The project is the brainchild of Thompson, a writer and editor in The Times’ Opinion section, who built on reporting he did in late April about the wait for a vaccine. In that piece, he described a vaccine as the “ultimate weapon” against the coronavirus. Honor Jones, the coronavirus editor in the newspaper’s Opinion section, later brought up returning to the idea and looking at vaccine distribution, Thompson said.
“Not that long ago, and probably still, people have a lot of optimism about how quickly things might change, and that wasn’t my impression from having worked on the vaccine timeline piece,” Thompson said in an interview with Poynter earlier this month. “There’s a lot of experts who are a little more pessimistic about how the following months might unfold.”
Some of the prevailing information, Thompson said, comes from two biased sources: the companies producing the vaccines, and the White House coronavirus task force.
“I wanted to bring people back to reality a little bit in terms of how complicated the rollout is going to be,” Thompson said. “The goal was really to give people some real hard numbers about the challenges that lie ahead. I think second to that is exposing some of the challenges when you have a limited supply and how many people will probably come before a healthy adult, for good reason.”

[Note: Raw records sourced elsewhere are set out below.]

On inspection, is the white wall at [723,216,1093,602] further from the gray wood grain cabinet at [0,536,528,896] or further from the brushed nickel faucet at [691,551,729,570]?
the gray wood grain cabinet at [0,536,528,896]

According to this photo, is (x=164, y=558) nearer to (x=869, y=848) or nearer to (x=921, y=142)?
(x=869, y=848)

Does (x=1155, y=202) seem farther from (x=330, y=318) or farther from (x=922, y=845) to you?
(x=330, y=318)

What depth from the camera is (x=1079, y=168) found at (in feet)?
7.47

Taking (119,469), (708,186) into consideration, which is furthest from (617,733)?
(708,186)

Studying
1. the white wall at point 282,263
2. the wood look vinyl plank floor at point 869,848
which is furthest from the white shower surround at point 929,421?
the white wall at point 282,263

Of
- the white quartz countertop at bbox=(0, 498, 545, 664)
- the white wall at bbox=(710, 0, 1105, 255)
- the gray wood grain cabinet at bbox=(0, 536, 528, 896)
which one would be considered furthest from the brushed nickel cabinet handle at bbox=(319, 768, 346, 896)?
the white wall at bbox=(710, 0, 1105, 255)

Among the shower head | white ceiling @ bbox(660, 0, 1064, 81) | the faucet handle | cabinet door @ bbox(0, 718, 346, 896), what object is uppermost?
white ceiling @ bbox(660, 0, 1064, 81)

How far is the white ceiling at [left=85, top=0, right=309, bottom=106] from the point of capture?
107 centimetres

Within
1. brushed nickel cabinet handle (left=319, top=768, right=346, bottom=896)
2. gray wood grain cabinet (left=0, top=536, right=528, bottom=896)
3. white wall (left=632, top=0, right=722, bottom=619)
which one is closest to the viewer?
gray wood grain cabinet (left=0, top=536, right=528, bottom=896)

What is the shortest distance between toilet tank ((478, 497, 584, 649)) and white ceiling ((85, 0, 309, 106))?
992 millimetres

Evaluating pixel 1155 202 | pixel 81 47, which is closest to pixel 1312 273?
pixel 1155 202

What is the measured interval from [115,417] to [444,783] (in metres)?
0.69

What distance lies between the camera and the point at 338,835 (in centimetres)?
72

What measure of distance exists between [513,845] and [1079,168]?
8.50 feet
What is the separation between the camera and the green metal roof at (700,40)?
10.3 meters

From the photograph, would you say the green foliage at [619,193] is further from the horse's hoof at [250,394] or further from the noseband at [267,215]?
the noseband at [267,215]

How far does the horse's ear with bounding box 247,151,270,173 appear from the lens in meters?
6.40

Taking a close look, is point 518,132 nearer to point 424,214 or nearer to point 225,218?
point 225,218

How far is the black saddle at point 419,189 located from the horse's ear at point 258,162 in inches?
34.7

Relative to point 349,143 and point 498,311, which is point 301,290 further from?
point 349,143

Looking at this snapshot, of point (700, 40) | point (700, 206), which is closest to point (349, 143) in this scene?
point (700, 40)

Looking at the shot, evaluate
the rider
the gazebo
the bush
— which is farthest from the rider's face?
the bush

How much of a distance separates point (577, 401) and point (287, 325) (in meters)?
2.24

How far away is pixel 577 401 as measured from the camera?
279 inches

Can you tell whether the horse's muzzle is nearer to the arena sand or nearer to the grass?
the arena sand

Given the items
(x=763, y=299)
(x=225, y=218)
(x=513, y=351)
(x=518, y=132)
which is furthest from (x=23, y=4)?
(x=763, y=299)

Thompson spoke to Poynter about his project on Dec. 8, the day the United Kingdom launched its nationwide coronavirus immunization campaign. Less than a week later, it would be the turn of medical workers in the United States.
To make this project possible, Thompson took information provided to him from a vaccine tool developed by Surgo Ventures in collaboration with Ariadne Labs, He used Surgo’s vaccine tool to calculate the number of people who will need a vaccine in each state and county, and where a reader might fit in that line. Surgo Ventures is a nonprofit focused on solving health and social problems, and Ariadne Labs is a joint center for health systems innovation at Brigham and Women’s Hospital in Boston and Harvard T.H. Chan School of Public Health.
Dr. Sema Sgaier, a co-founder and the executive director of Surgo Ventures, said she certainly hopes the project doesn’t take away from the optimism of people seeking to be vaccinated soon. But it does bring them some realism.
Sgaier said the piece helps people understand that there’s going to be an order in which these vaccines are going to be distributed, and rightly so. “There are people that are more vulnerable, there are people that are being exposed at a higher rate, so it’s really important that those people get it first,” she said. “There is going to be a process that we will, as a collective, have to follow both from a decision-making perspective but also as a community. And we should respect that process.”
The tool, titled the Vaccine Allocation Planner for COVID-19, helps state and county decision-makers by estimating the size of these populations in every county of the U.S. and the percent vaccine achievable under various scenarios, according to a website of the tool. According to Bethany Hardy, director of communications for Surgo Ventures, percent vaccine achievable “indicates that the tool can provide the user with the percentage (or coverage) of the priority group (or groups) in each county that will be covered given the number of doses allocated.”
“For instance, if a state is allocated 50,000 doses (arbitrary figure) and the user chooses ‘High risk workers in health care facilities’ and ‘First responders,’ the tool will provide details about the percentage of those two priority groups that could be vaccinated in each county within that state given that 50,000 dose allotment,” Hardy wrote in an email to Poynter.
In The New York Times’ project, the order you find yourself in is one possibility, “combining proposals by the Advisory Committee on Immunization Practices of the Centers for Disease Control and Prevention alongside a fuller proposal by the National Academies of Sciences, Engineering and Medicine.” The final order, Thompson, wrote, is not yet determined and depends on successful vaccines being adequately tested for every group.